**WHAT YOU NEED TO DO:**
Would you give the listing back word for word once its pictures are removed?

───── INFORMATION SHOWN

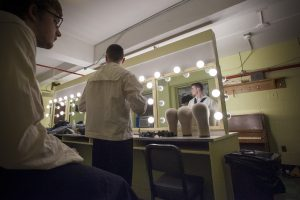 Troy Frey '19 (SFA), left, and Luke Powers '19 (SFA) in the dressing room at Jorgensen before the dress rehearsal of H.M.S. Pinafore on Jan. 24, 2017. (Sean Flynn/UConn Photo)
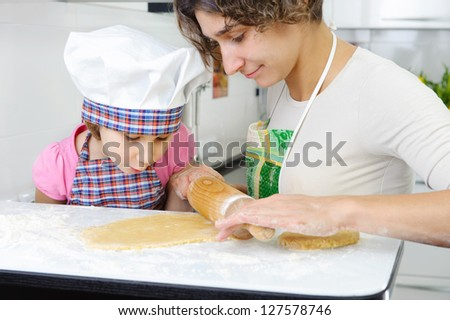Young mother with little daughter rolling dough for cookies
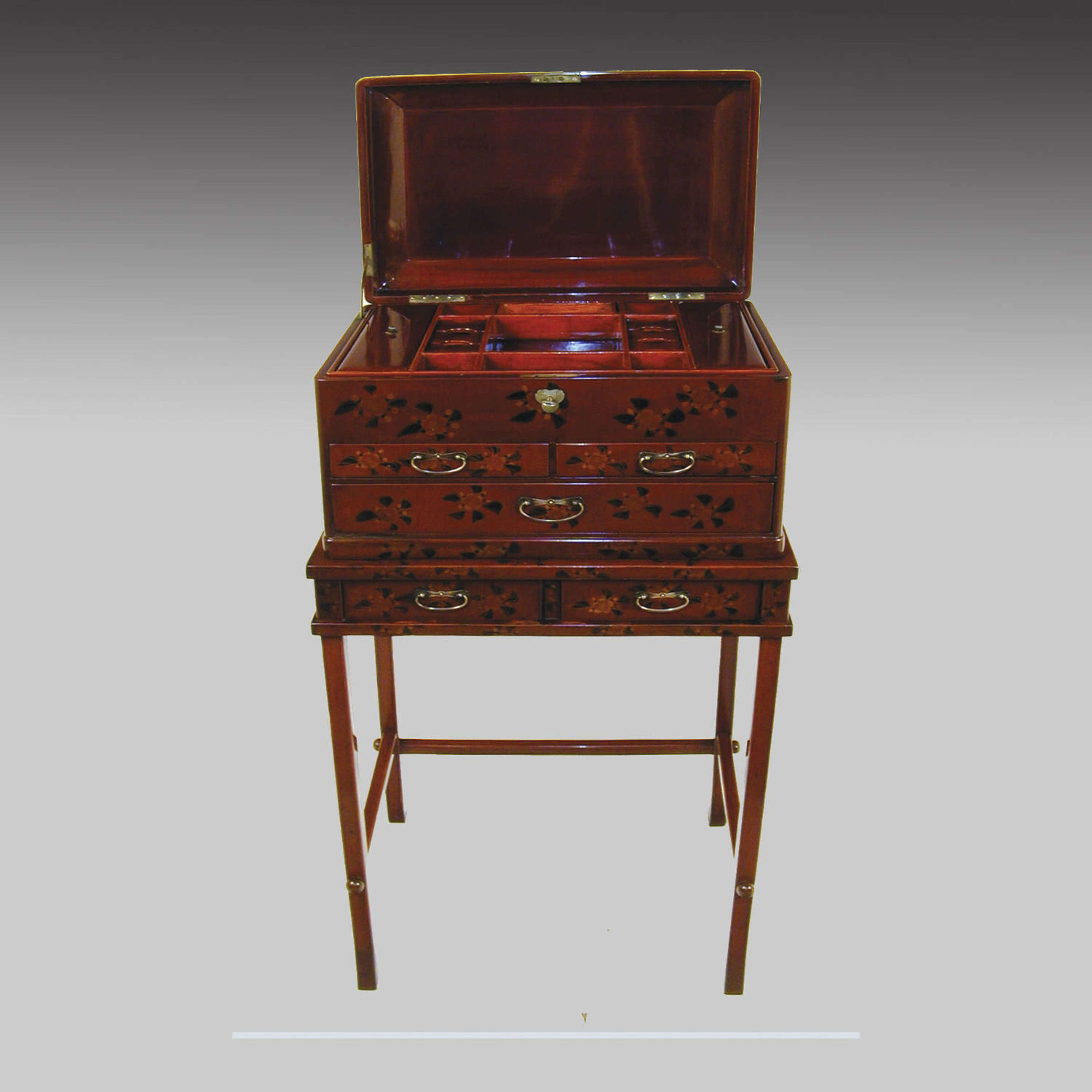 Anglo-Japanese red lacquer box on stand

──────────

**EXERCISE RESPONSE:**
 Troy Frey '19 (SFA), left, and Luke Powers '19 (SFA) in the dressing room at Jorgensen before the dress rehearsal of H.M.S. Pinafore on Jan. 24, 2017. (Sean Flynn/UConn Photo)
Young mother with little daughter rolling dough for cookies
 Anglo-Japanese red lacquer box on stand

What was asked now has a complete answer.